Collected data
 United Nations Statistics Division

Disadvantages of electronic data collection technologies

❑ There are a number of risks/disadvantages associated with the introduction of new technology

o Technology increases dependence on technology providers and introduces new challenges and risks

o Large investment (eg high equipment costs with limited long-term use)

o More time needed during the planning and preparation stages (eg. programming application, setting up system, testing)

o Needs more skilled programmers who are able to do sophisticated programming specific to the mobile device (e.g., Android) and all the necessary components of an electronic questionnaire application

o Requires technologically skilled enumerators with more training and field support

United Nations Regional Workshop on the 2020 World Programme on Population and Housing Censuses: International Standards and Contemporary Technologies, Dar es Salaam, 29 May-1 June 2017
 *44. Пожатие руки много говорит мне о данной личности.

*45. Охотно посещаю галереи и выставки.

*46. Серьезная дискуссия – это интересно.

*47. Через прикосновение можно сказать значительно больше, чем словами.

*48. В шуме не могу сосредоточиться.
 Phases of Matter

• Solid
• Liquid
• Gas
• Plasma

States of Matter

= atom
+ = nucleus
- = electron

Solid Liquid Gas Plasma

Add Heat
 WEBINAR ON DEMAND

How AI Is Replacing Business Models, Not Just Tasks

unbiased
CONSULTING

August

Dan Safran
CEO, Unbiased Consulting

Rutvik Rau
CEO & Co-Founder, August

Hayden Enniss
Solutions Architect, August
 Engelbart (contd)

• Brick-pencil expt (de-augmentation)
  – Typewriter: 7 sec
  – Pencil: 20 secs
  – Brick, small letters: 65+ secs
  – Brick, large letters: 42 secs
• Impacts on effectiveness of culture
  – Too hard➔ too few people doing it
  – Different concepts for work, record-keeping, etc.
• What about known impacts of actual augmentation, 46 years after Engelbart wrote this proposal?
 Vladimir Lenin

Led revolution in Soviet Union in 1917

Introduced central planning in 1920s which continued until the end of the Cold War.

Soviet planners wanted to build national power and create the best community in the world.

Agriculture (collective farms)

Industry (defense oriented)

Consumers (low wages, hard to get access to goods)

Description of the task: Reproduce exactly what appears from the line containing "Led revolution in Soviet Union in 1917" down to the final line of the data.

Exercise answer:
Led revolution in Soviet Union in 1917

Introduced central planning in 1920s which continued until the end of the Cold War.

Soviet planners wanted to build national power and create the best community in the world.

Agriculture (collective farms)

Industry (defense oriented)

Consumers (low wages, hard to get access to goods)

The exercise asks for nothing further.